*** DRAFT ***
NUL Characters In Strings

1. Introduction

SQLite allows NUL characters (ASCII 0x00, Unicode \u0000) in the middle of string values stored in the database. However, the use of NUL within strings can lead to surprising behaviors:

  1. The length() SQL function only counts characters up to and excluding the first NUL.

  2. The quote() SQL function only shows characters up to and excluding the first NUL.

  3. The .dump command in the CLI omits the first NUL character and all subsequent text in the SQL output that it generates. In fact, the CLI omits everything past the first NUL character in all contexts.

The use of NUL characters in SQL text strings is not recommended.

2. Unexpected Behavior

Consider the following SQL:

CREATE TABLE t1(
  a INTEGER PRIMARY KEY,
  b TEXT
);
INSERT INTO t1(a,b) VALUES(1, 'abc'||char(0)||'xyz');

SELECT a, b, length(b) FROM t1;

The SELECT statement above shows output of:

1,'abc',3

(Through this document, we assume that the CLI has ".mode quote" set.) But if you run:

SELECT * FROM t1 WHERE b='abc';

Then no rows are returned. SQLite knows that the t1.b column actually holds a 7-character string, and the 7-character string 'abc'||char(0)||'xyz' is not equal to the 3-character string 'abc', and so no rows are returned. But a user might be easily confused by this because the CLI output seems to show that the string has only 3 characters. This seems like a bug. But it is how SQLite works.

[Written task 1] In the records, edit the lines from the one containing "What is the label of the horizontal" through the end of the records, replacing "greater or less than" with "above or below" and leaving everything else unchanged. Omit the pictures from your answer.

[Items from a data source]
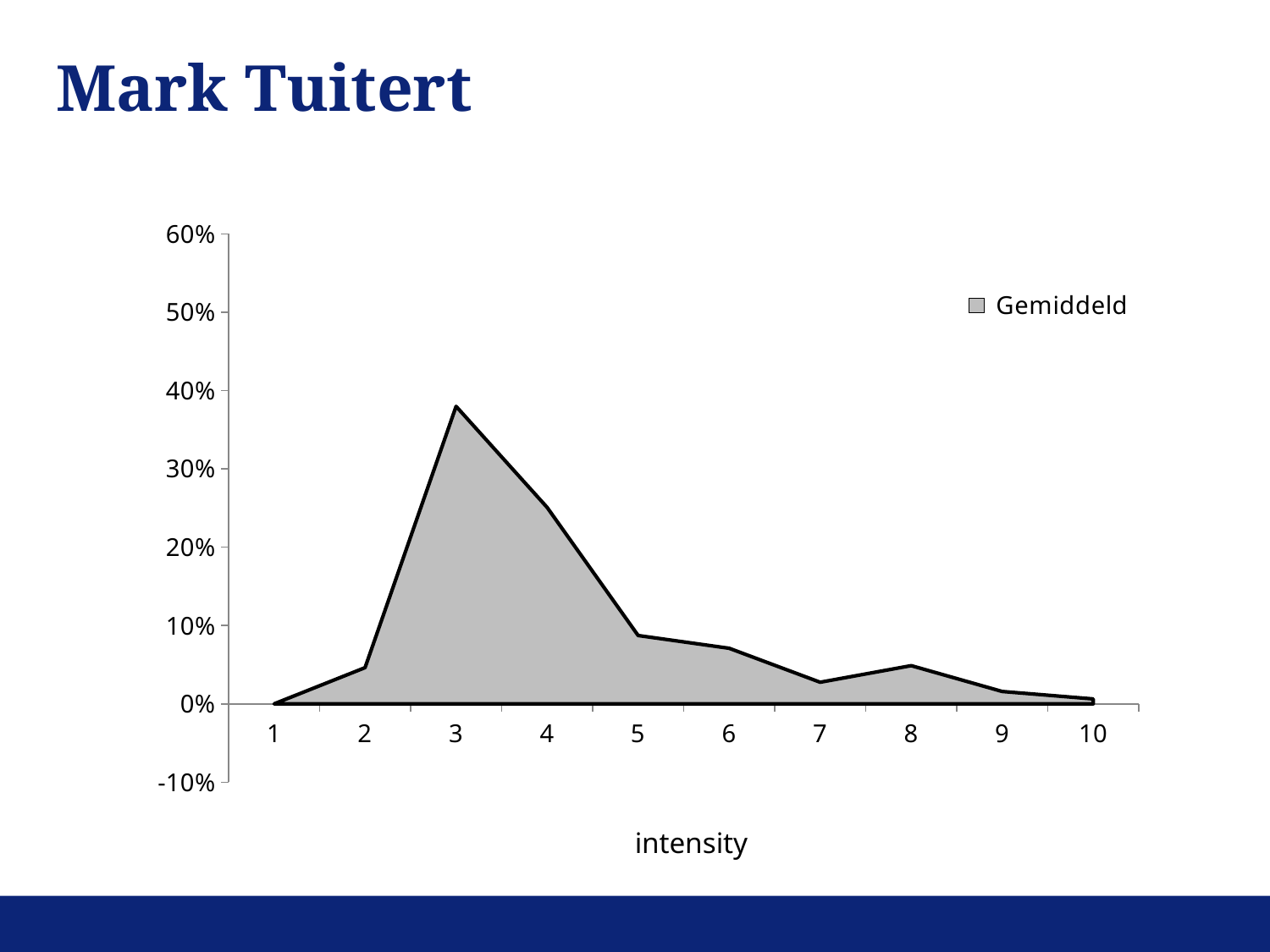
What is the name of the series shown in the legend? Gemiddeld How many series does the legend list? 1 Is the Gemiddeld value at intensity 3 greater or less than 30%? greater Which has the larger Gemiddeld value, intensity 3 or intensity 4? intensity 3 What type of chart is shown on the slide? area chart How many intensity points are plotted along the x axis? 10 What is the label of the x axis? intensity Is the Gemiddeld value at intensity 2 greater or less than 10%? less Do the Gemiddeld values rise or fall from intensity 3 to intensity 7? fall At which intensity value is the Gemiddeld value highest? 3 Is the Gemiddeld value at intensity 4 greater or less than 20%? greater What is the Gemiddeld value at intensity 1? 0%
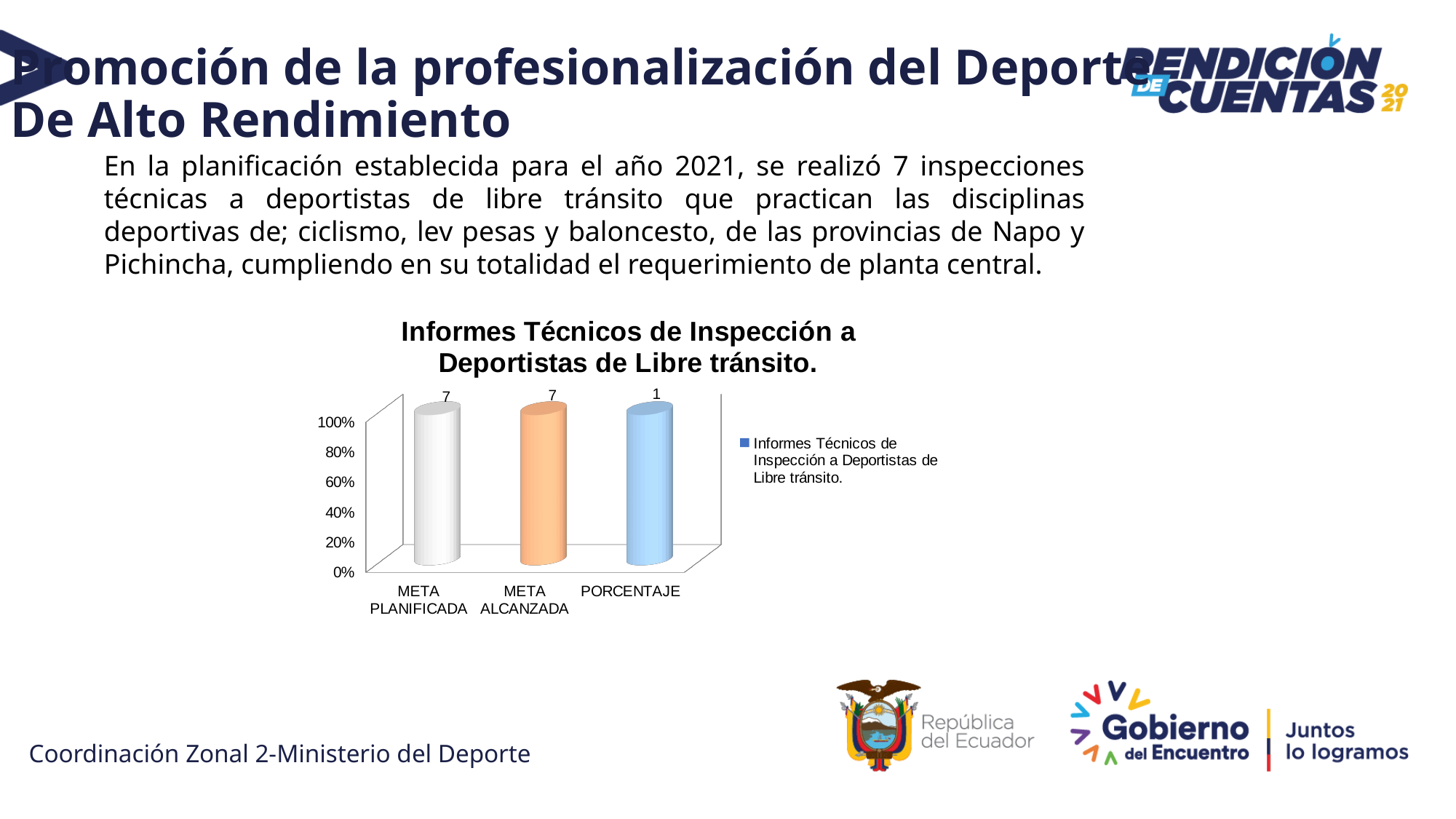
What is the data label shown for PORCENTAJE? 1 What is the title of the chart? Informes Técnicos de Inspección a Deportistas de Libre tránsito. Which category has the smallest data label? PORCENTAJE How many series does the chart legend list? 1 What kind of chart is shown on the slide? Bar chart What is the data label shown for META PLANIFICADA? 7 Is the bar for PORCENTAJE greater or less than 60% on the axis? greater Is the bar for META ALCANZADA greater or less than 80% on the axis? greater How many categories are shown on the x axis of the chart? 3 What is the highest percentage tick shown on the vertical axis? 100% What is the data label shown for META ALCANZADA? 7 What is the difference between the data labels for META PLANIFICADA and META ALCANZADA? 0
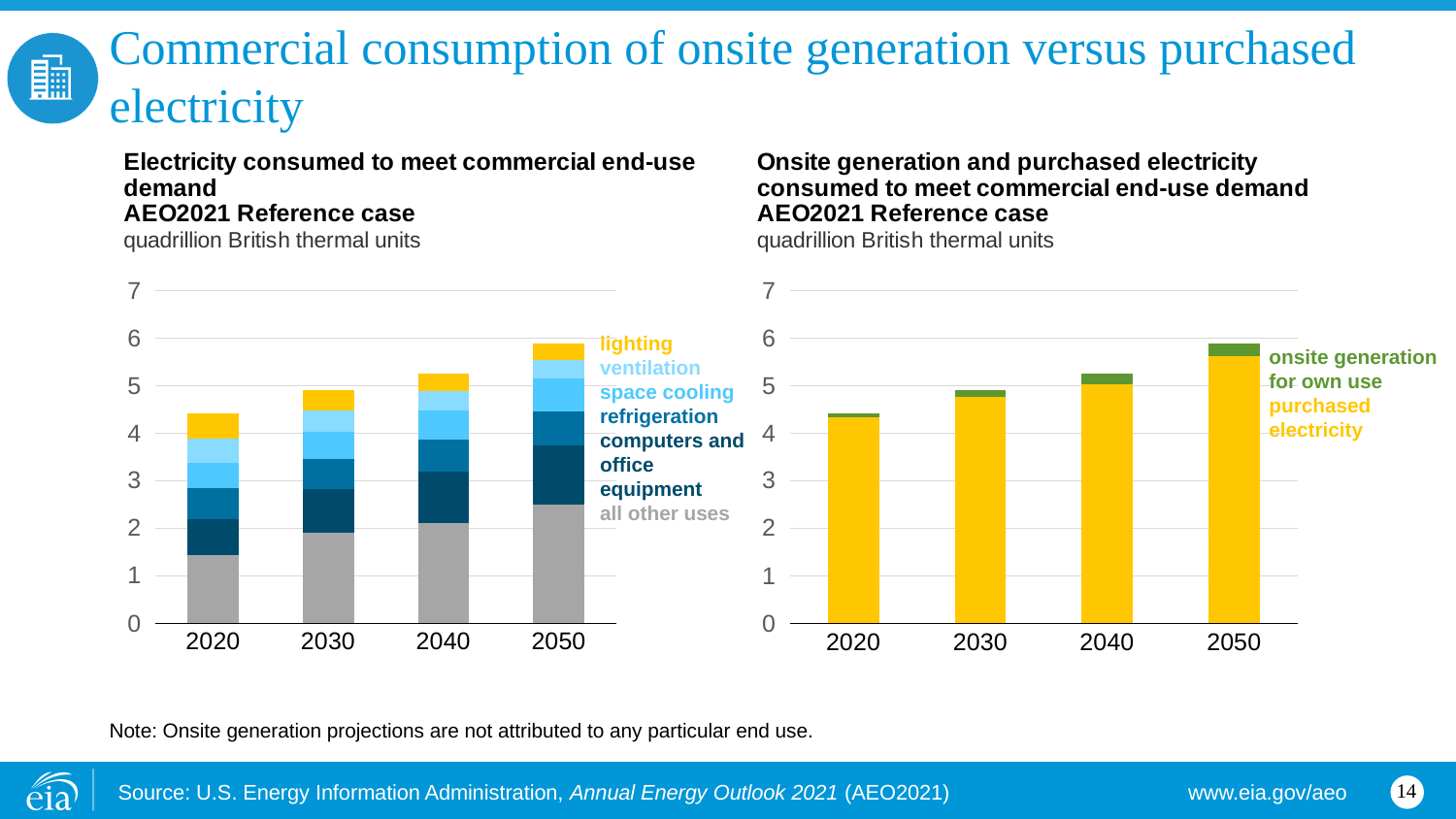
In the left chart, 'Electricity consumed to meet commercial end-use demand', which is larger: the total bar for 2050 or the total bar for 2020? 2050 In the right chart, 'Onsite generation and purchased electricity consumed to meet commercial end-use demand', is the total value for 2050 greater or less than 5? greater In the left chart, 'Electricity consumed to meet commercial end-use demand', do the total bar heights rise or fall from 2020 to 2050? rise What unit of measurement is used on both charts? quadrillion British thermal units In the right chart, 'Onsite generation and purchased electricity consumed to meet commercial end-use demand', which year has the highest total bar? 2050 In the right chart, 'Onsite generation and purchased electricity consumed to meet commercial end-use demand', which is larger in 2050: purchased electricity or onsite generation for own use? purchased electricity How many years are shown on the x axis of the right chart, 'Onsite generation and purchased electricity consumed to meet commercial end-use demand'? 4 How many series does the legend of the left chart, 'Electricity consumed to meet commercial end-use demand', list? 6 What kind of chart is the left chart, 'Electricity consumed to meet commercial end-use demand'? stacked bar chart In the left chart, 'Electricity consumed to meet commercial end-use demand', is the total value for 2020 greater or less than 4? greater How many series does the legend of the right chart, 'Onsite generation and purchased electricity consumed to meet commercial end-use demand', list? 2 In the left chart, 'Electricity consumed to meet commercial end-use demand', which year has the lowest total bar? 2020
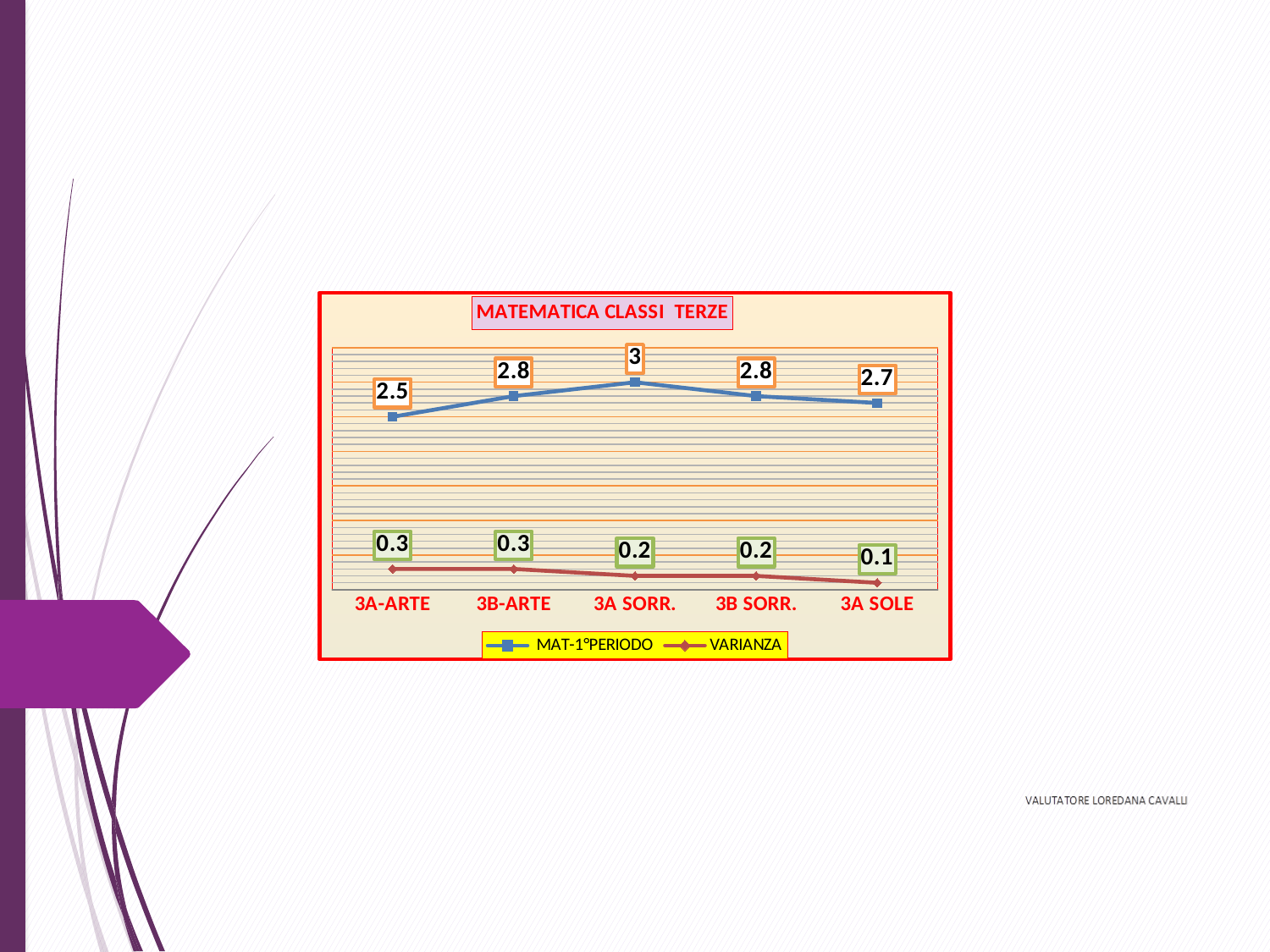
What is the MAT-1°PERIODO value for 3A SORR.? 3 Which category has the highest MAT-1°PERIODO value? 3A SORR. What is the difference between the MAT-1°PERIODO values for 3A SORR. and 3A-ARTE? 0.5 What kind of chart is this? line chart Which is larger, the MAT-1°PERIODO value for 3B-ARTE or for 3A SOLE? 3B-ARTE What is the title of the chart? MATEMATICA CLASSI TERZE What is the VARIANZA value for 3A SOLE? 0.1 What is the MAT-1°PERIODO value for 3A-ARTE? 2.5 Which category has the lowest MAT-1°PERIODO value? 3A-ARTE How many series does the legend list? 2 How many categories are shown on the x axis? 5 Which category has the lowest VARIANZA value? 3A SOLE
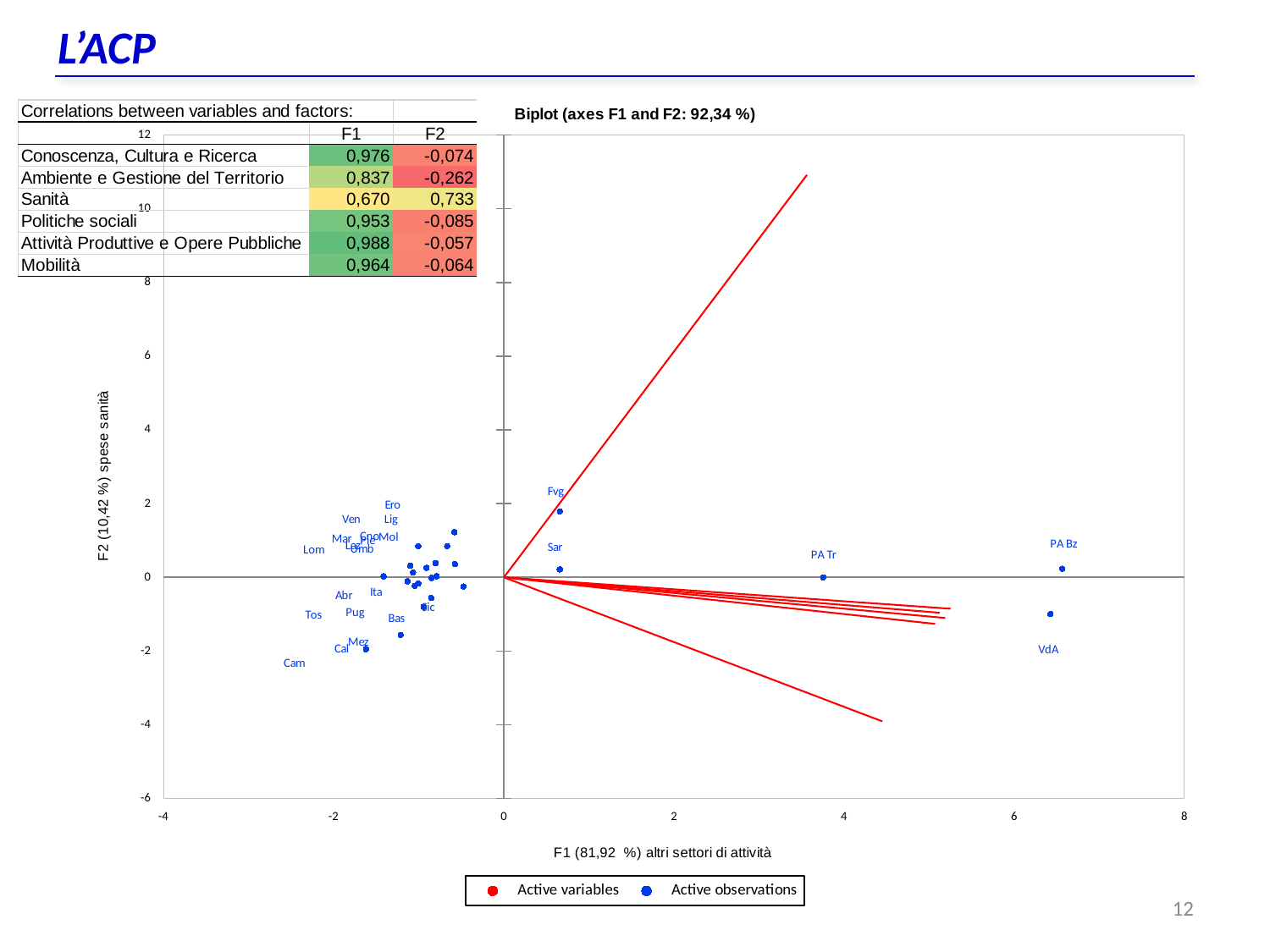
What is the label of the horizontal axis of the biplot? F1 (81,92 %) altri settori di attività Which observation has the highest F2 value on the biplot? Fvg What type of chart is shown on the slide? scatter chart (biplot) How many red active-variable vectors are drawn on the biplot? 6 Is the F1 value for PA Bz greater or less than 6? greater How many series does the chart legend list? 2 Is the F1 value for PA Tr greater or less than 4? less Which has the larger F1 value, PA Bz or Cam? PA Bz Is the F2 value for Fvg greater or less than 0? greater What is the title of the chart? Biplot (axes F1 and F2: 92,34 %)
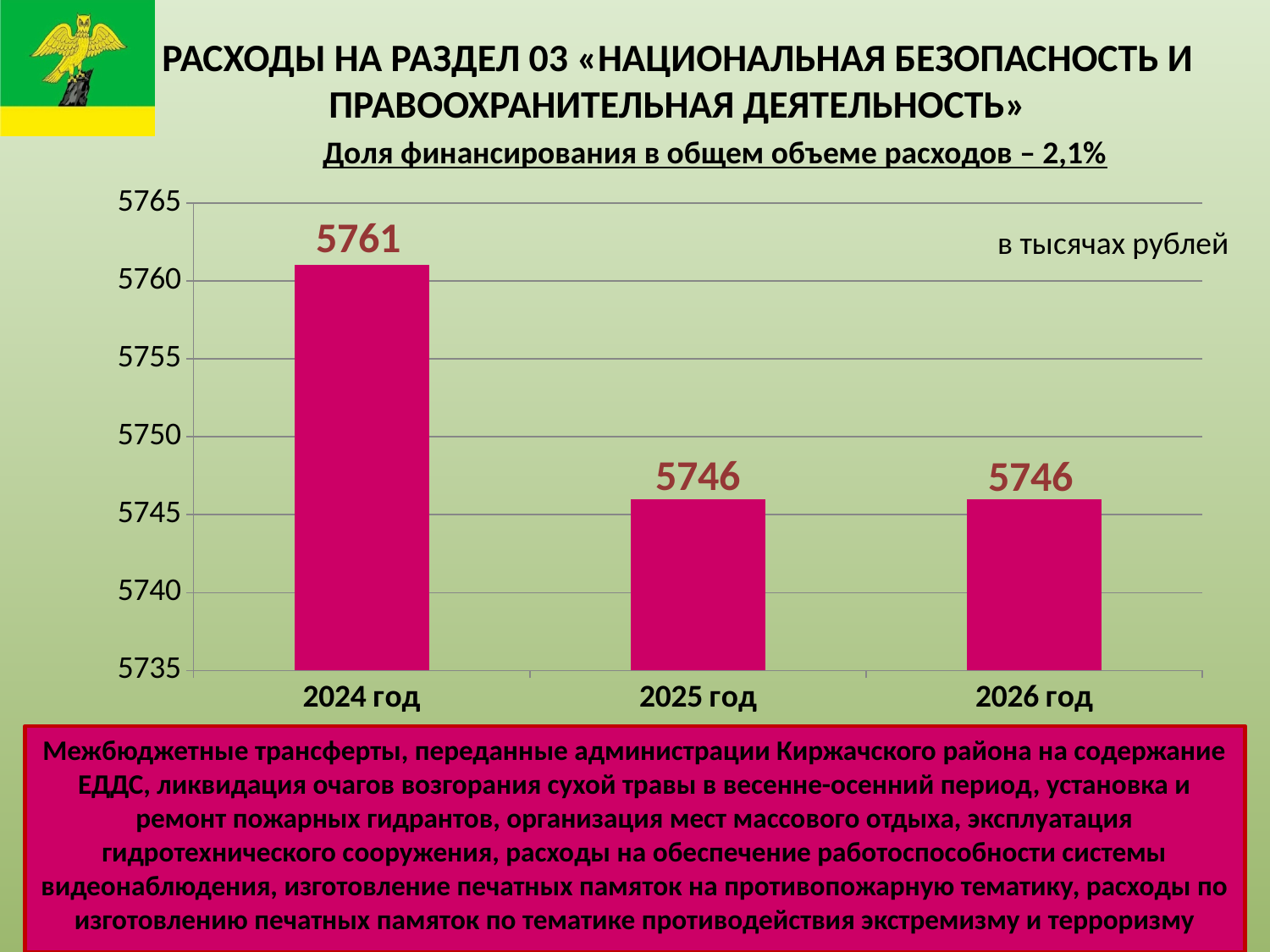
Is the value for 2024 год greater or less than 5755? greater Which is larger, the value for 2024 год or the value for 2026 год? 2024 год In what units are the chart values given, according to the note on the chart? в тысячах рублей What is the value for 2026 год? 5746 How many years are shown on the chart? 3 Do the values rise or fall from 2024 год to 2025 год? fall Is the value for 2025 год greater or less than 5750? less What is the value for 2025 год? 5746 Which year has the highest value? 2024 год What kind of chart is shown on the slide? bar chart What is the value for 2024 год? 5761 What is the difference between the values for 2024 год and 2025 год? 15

[Written task 2] Pick up the document on NUL characters in SQLite strings and carry it forward from its final sentence.

[Response box 1]
What is the label of the horizontal axis of the biplot? F1 (81,92 %) altri settori di attività Which observation has the highest F2 value on the biplot? Fvg What type of chart is shown on the slide? scatter chart (biplot) How many red active-variable vectors are drawn on the biplot? 6 Is the F1 value for PA Bz above or below 6? greater How many series does the chart legend list? 2 Is the F1 value for PA Tr above or below 4? less Which has the larger F1 value, PA Bz or Cam? PA Bz Is the F2 value for Fvg above or below 0? greater What is the title of the chart? Biplot (axes F1 and F2: 92,34 %)
Is the value for 2024 год above or below 5755? greater Which is larger, the value for 2024 год or the value for 2026 год? 2024 год In what units are the chart values given, according to the note on the chart? в тысячах рублей What is the value for 2026 год? 5746 How many years are shown on the chart? 3 Do the values rise or fall from 2024 год to 2025 год? fall Is the value for 2025 год above or below 5750? less What is the value for 2025 год? 5746 Which year has the highest value? 2024 год What kind of chart is shown on the slide? bar chart What is the value for 2024 год? 5761 What is the difference between the values for 2024 год and 2025 год? 15

[Response box 2]
3. How To Tell If You Have NUL Characters In Your Strings

If you CAST a string into a BLOB, then the entire length of the string is shown. For example:

SELECT a, CAST(b AS BLOB) FROM t1;

Gives this result:

1,X'6162630078797a'

In the BLOB output, you can clearly see the NUL character as the 4th character in the 7-character string.

Another, more automated, way to tell if a string value X contains embedded NUL characters is to use an expression like this:

instr(X,char(0))

If this expression returns a non-zero value N, then there exists an embedded NUL at the N-th character position. Thus to count the number of rows that contain embedded NUL characters:

SELECT count(*) FROM t1 WHERE instr(b,char(0))>0;

4. Removing NUL Characters From A Text Field

The following example shows how to remove NUL character, and all text that follows, from a column of a table. So if you have a database file that contains embedded NULs and you would like to remove them, running UPDATE statements similar to the following might help:

UPDATE t1 SET b=substr(b,1,instr(b,char(0)))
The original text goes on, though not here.